**** Reading passage

# How do you take old fireplace brick to new cement board? and framing questions.



## KlamathMog (Oct 9, 2009)

Hello everyone,

I tore out some old masonry and it left behind some poorly mounted sheetrock and some uneven brick. I want to have a 12" tile border around the fireplace opening with a wood trim mantle around that (so the tile doesn't need to be flush to the sheetrock at all). I will have finished sheetrock above the mantle. 

Issue 1: Mounting sheetrock to the wall- there is a 1"+ gap behind the sheetrock. I can feel a stud horizontal in the middle of the rough sheetrock panel, so I am going to need to add some more structure there. What do I add? Non-flammable framing? Like steel? What is the best way to tie them into the vertical framing outside the fireplace?

Issue 2: Getting Hardi-backer on the uneven brick. I need to level the surface around the fireplace opening and mount hardi-backer to it. I was thinking I would do mortar in a few layers with some chicken wire to reinforce it and prevent it from running down, and then fasten the hardi-backer on with masonry screws after drying and sanding flat.

Suggestions? Code violations? 

This is in Portland, Oregon. 

EDIT: the bricks that look like vents are NOT vents. They can be removed.


----------



## kwikfishron (Mar 11, 2010)

Frame a wall in front, cover and tile.


----------



## Gary in WA (Mar 11, 2009)

********

• [To do]:
(a) In the fireplace thread, how wide a tile border does the poster want around the fireplace opening?
(b) According to the fireplace thread, why does the poster plan to add chicken wire to the layers of mortar on the uneven brick?
(c) In the fireplace thread, update everything from "## KlamathMog (Oct" down to "outside the fireplace?", swapping "sheetrock" for "drywall" each time it appears.

**** Supplied information

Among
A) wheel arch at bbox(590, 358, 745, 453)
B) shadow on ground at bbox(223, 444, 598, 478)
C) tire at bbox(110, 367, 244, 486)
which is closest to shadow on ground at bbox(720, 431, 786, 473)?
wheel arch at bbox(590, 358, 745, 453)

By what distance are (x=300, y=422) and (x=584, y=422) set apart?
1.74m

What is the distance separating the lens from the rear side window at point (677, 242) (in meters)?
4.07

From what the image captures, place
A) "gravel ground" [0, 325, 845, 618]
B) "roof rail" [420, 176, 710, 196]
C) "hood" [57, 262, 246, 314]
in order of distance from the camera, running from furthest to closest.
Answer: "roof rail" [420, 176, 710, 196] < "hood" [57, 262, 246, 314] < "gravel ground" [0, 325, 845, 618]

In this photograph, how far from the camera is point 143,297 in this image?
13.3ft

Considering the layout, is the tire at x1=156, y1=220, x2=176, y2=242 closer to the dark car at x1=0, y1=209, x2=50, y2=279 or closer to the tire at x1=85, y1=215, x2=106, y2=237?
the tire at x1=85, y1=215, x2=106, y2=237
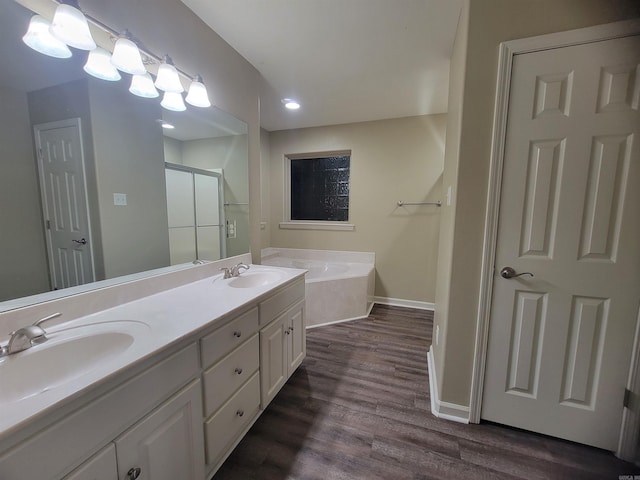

********

• [Solutions to the exercise]:
(a) 12 inches.

(b) The chicken wire will reinforce the mortar and keep it from running down as it is applied in layers.

(c)
## KlamathMog (Oct 9, 2009)

Hello everyone,

I tore out some old masonry and it left behind some poorly mounted drywall and some uneven brick. I want to have a 12" tile border around the fireplace opening with a wood trim mantle around that (so the tile doesn't need to be flush to the drywall at all). I will have finished drywall above the mantle. 

Issue 1: Mounting drywall to the wall- there is a 1"+ gap behind the drywall. I can feel a stud horizontal in the middle of the rough drywall panel, so I am going to need to add some more structure there. What do I add? Non-flammable framing? Like steel? What is the best way to tie them into the vertical framing outside the fireplace?